The Soviet District Court of Orel rejected this claim on the fair grounds that the one who caused it should compensate for the damage. However, the plaintiffs were persistent. For some unknown reason, they refused to change the defendant in the lawsuit and filed an appeal with the Oryol Regional Court. There, their demands were satisfied and the owner of the car was required to partially compensate for the damage caused.

However, the owner, Klepikova, did not agree with this decision and appealed it to the Supreme Court of Russia.

Relatives of those killed in an accident should receive 475 thousand rubles from the insurer of the person responsible for the accident

After checking the case materials, the Civil Cases Collegium of the RF Armed Forces came to the conclusion that the driver, Borisov, was driving the car legally. Klepikova handed over the keys and documents to him voluntarily. In addition, he was included in the OSAGO policy.

According to traffic rules, the driver is not required to have a power of attorney from the owner. The right of ownership is confirmed by the MTPL policy in which this driver is included.

According to paragraph 1 of Article 1079 of the Civil Code, the obligation to compensate for damage is assigned to a civilian who owns a source of increased danger, based on the right of ownership, the right of operational management or other legal grounds.

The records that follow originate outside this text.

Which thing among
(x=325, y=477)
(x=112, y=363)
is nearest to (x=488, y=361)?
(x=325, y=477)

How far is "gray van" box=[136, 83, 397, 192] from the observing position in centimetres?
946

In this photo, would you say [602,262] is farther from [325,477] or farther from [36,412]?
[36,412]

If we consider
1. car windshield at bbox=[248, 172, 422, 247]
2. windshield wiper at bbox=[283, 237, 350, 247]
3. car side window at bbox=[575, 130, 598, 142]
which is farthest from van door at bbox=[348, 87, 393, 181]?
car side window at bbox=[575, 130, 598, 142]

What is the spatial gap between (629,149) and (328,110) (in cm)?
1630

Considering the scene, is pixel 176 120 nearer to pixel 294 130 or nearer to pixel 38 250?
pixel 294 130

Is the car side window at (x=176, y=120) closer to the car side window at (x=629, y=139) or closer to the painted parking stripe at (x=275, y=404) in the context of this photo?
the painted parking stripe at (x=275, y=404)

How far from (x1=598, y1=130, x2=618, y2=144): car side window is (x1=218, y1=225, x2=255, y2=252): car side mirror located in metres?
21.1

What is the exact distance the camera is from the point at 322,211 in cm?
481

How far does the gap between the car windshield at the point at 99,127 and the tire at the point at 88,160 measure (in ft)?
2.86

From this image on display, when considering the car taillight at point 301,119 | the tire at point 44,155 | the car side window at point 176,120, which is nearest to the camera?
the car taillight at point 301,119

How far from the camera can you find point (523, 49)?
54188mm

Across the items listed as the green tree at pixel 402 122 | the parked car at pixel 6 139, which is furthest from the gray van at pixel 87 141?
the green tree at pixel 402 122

That is, the person who was driving at the time of the accident should be held responsible for the accident.

Therefore, the Supreme Court overturned the decision of the appellate instance and considered the decision of the first instance court legal and fair.

It is noteworthy that in the story that the Supreme Court was currently considering, the relatives of the deceased, according to the law on compulsory motor liability insurance, can count on compensation in the amount of 475 thousand rubles from the insurer of the person responsible for the accident. Plus 25 thousand are the actual funeral expenses established by law.

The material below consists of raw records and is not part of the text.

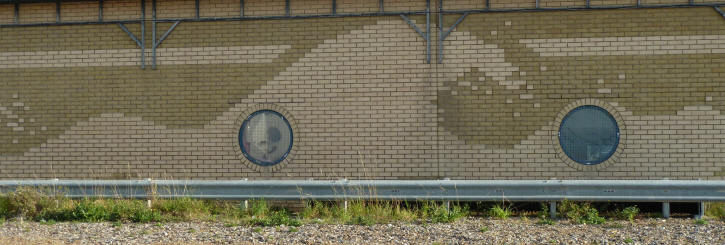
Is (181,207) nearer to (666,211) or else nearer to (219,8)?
(219,8)

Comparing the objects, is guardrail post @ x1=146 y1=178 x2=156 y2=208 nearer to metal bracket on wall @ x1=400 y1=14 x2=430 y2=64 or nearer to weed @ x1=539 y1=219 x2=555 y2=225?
metal bracket on wall @ x1=400 y1=14 x2=430 y2=64

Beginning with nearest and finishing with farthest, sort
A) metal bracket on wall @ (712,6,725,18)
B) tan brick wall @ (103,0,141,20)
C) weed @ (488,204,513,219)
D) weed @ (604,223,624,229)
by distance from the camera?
weed @ (604,223,624,229)
weed @ (488,204,513,219)
metal bracket on wall @ (712,6,725,18)
tan brick wall @ (103,0,141,20)

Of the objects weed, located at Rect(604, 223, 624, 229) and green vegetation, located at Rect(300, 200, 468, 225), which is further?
green vegetation, located at Rect(300, 200, 468, 225)

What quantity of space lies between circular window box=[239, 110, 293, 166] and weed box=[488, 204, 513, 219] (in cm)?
340

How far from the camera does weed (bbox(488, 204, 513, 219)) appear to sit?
8.87 metres

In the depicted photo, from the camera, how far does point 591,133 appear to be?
10.1 m

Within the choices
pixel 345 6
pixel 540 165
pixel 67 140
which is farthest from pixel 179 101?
pixel 540 165

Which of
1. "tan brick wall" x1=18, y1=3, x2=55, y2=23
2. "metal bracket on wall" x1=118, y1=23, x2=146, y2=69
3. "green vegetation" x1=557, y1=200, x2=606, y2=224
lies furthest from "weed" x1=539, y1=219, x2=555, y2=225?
"tan brick wall" x1=18, y1=3, x2=55, y2=23

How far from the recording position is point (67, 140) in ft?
35.9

If the relatives of the deceased had involved the insurance company not as a third party, but as a co-defendant, then they could count on receiving this entire amount, which is almost three times the damage they claimed. In the end, they only received legal costs.

Now, in order to receive all the necessary compensation, the relatives of the deceased again need to file a lawsuit. But already on the direct culprit of the accident - the causer of harm. And bring the insurance company into the case as a co-defendant. It is also necessary to ask the court to determine who should pay compensation.

A friend of mine had an accident in my car, he was found to be the culprit, the owner of the car is my mother, can the injured party file a claim in court for compensation for damages for the car against my mother??? How legal is this, because at the time of the accident, neither me nor her were in the car.

Answer

If a power of attorney for the right to drive a vehicle was issued to your friend, then your mother is exempt from liability for harm caused. If there was no power of attorney, then liability for damages may be imposed on her in accordance with Article 1079 of the Civil Code of the Russian Federation. This article stipulates that the obligation to compensate for harm is assigned to a citizen who owns a source of increased danger on the basis of ownership, the right of economic management or the right of operational management, or on another legal basis. The owner of a source of increased danger is not liable for damage caused by this source if he proves that the source was removed from his possession as a result of the illegal actions of other persons.

However, in the event of compensation for harm caused to your friends, your mother, in accordance with Article 1081 of the Civil Code of the Russian Federation, has the right to claim back (recourse) in the amount of compensation paid.

As for compulsory motor liability insurance, the agreement will apply to all legal owners of the vehicle without exception. In most cases, in order to receive the necessary compensation, the victim will not have to prove the legal ownership of the car by the offender. Thus, only such possession will be considered illegal if it was completed as a result of illegal actions aimed at taking possession of the vehicle.